Dinossauros Excelentíssimos



No dia deles, é-me impossível não recordar este texto de José Cardoso Pires, em Dinossauro Excelentíssimo, 1972 (dedicado a Salazar, eu sei...)

O homem que veio do nada

Supõe-se, está vagamente escrito, que esse imperador veio realmente do nada. Que nasceu algures numa choupana, filho de gente-nada ou pouca-coisa, camponeses ao desabrigo. Que muito possivelmente estudou por cartilhas de aldeia; por catecismos, também. Mais: a acreditar nos compêndios das escolas, teria vindo ao mundo iluminado por Deus ─ e tanto assim que, ainda muito mocinho, fez ciência entre os doutores.

Nessa altura chamava-se Francisco ou Vitorino; Adolfo, talvez Adolfo Hirto; ou Benito Marcolino, Zé Fulgêncio, Sebastião Desejado ─ não interessa. O que interessa é que quando deram por ele já tinha outro nome: Imperador, Dinosaurus Um, Imperador e Mestre.

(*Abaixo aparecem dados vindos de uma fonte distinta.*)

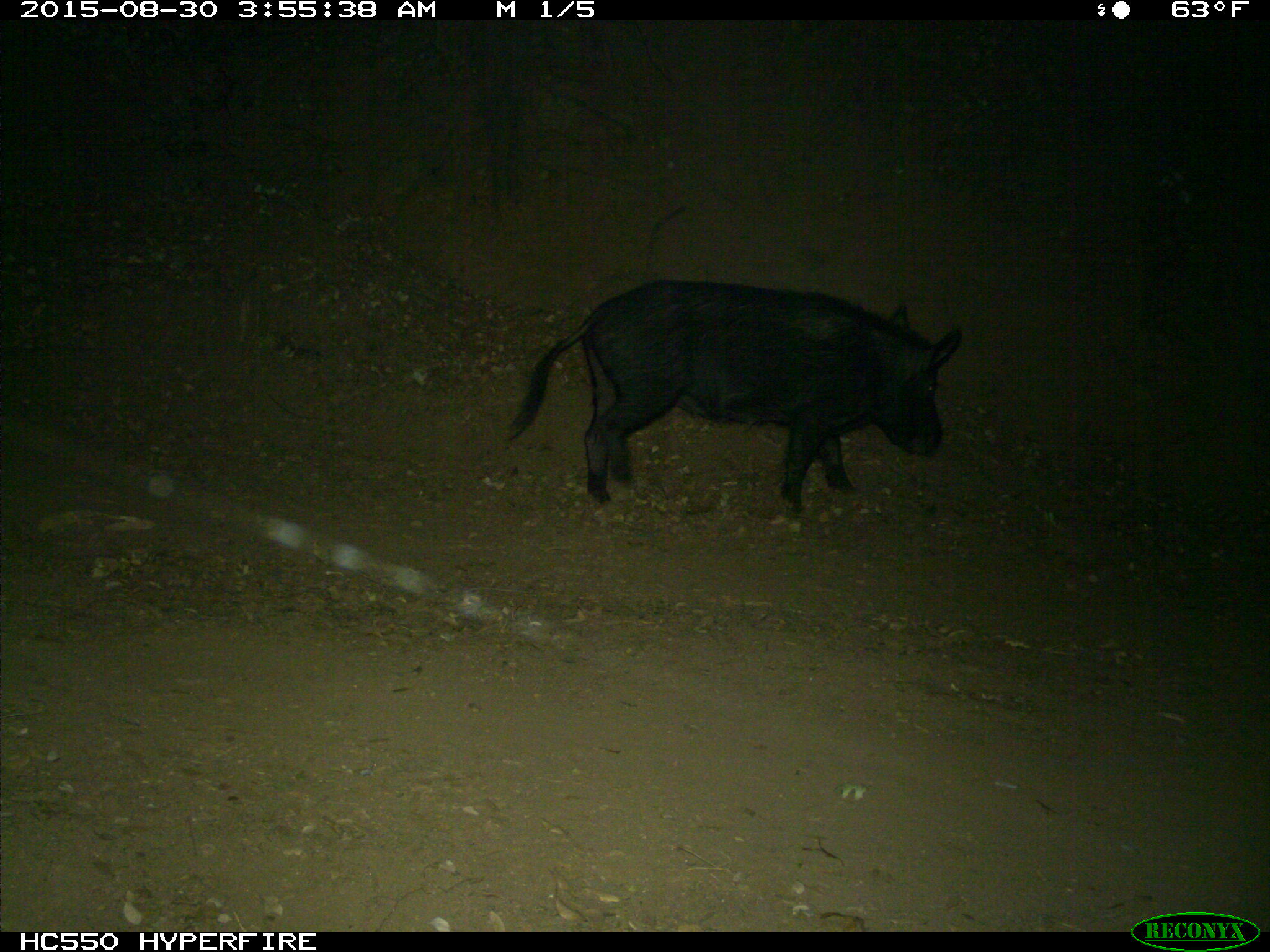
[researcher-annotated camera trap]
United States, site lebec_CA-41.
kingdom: Animalia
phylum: Chordata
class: Mammalia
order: Artiodactyla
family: Suidae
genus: Sus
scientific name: Sus scrofa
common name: wild boar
Sus scrofa (wild boar).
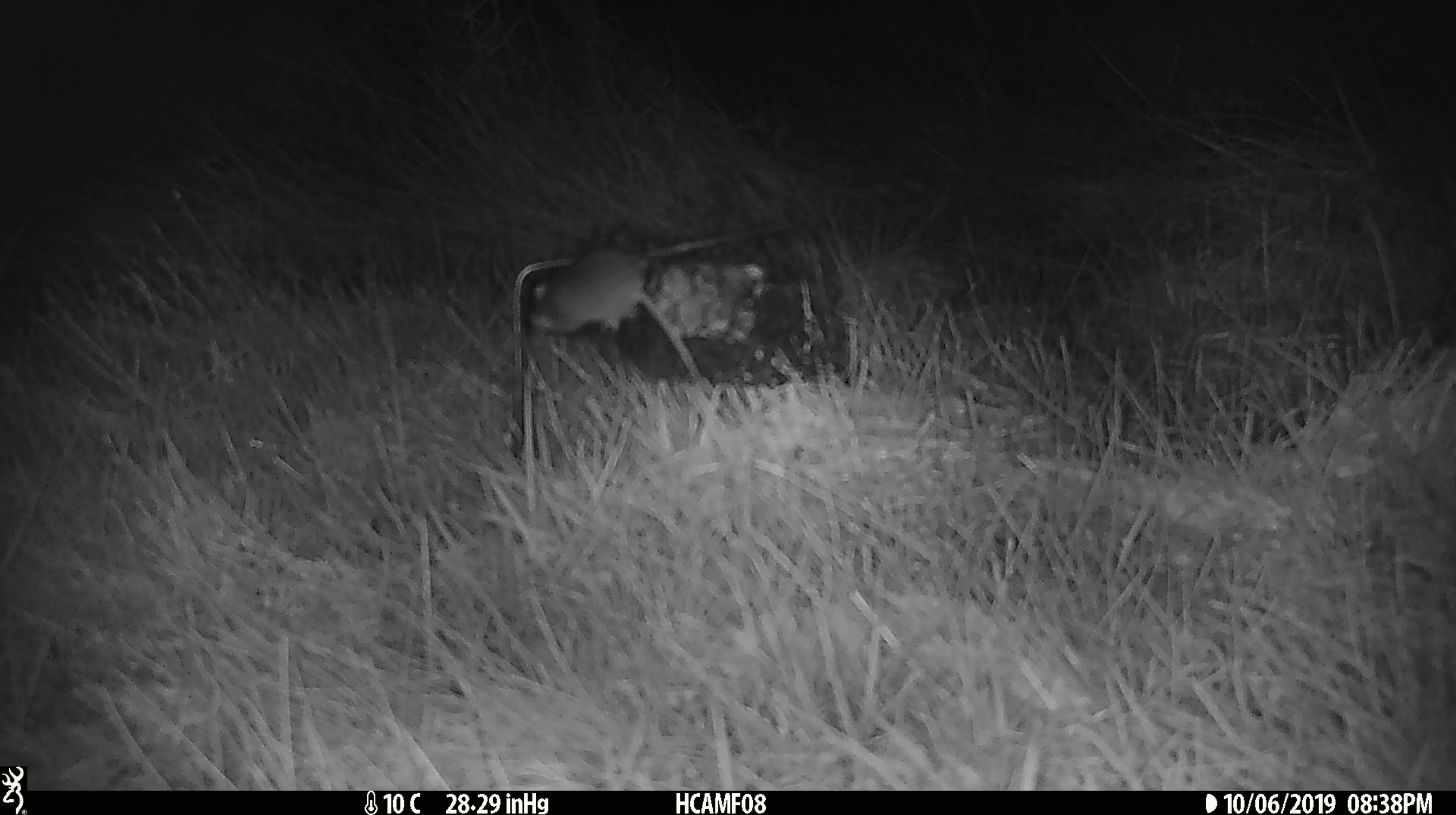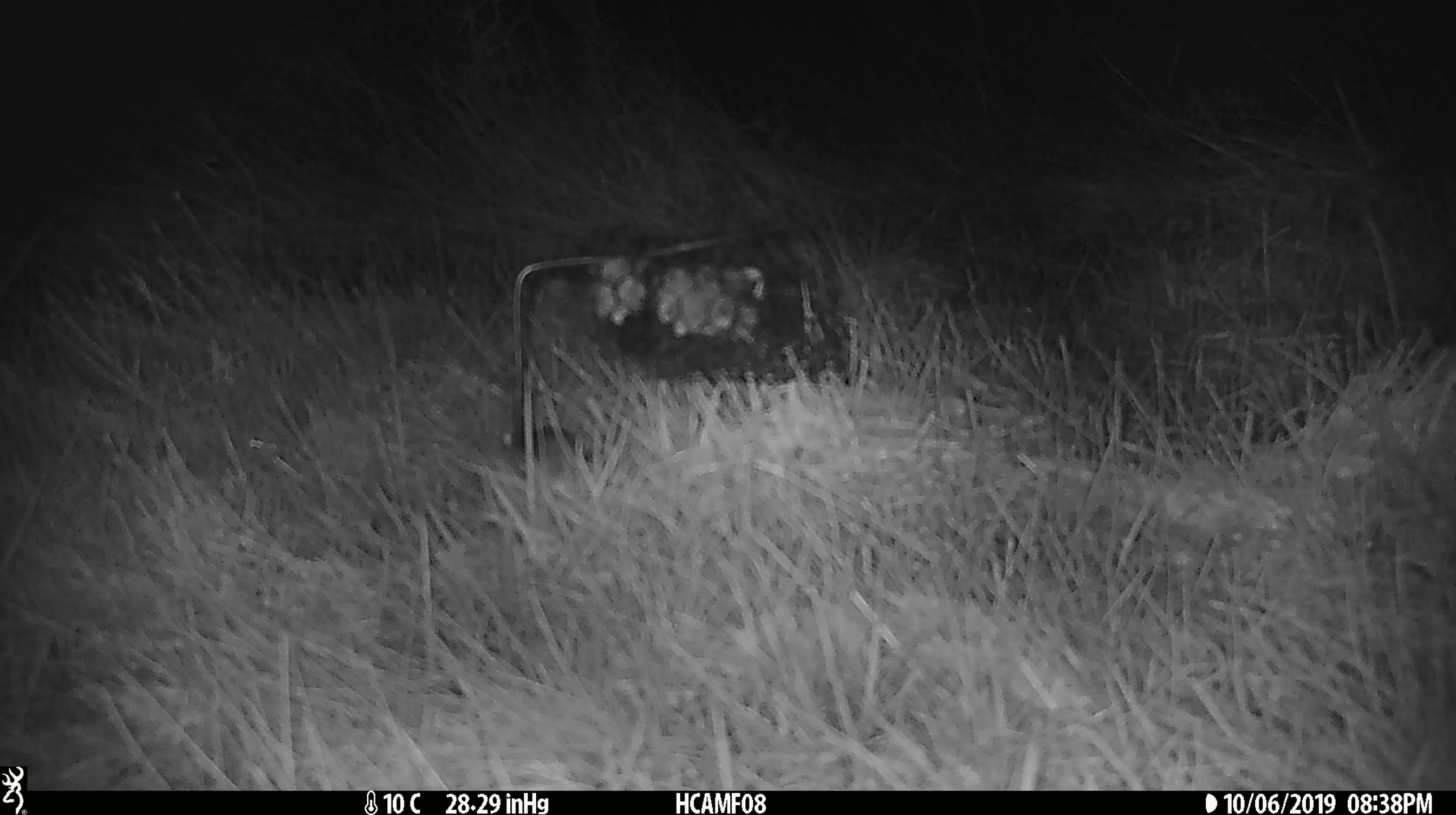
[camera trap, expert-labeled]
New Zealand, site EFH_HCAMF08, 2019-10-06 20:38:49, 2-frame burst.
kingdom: Animalia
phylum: Chordata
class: Mammalia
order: Rodentia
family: Muridae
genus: Mus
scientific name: Mus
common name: mouse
Mouse (Mus).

Palmas.

«VIVA O MESTRE IMPERADOR!»
«VIVÓÓÓ...»

Teria tido infância? Mistério: neste ponto, os cronistas tropeçam no aparo e saltam uns anos. Limitam-se a afirmar que já em criança tinha a marca inconfundível dos chefes, como mais tarde se havia de provar quando o Reino apareceu assinado de ponta a ponta com o nome dele:

Avenida Dinossauro Primeiro
Casino Dinossauro
Banco do Reino / Dinnosaurus Imp.
Aeroporto do Imperador
Real Academia Dinossaura
Dinossauro Futebol Clube
Edifício Dinossauro
Bacalhau à Mestre Imperador
Correios do reino / selo comemorativo / Dinossauro Primeiro, Pai da Pátria
Fado Imperador, consumo obrigatório
Dinossauro há só um (provérbio corrente)

Saber & Autoridade era o seu lema; sua arma o Silêncio. E sendo assim, tão orientado, é de admirar que tenha atingido o poder que atingiu? Não estaria destinado por natureza a escapar às leis da morte, uma vez que, sabe-se agora, toda a sua vida tinha sido feita á margem das leis dos vivos?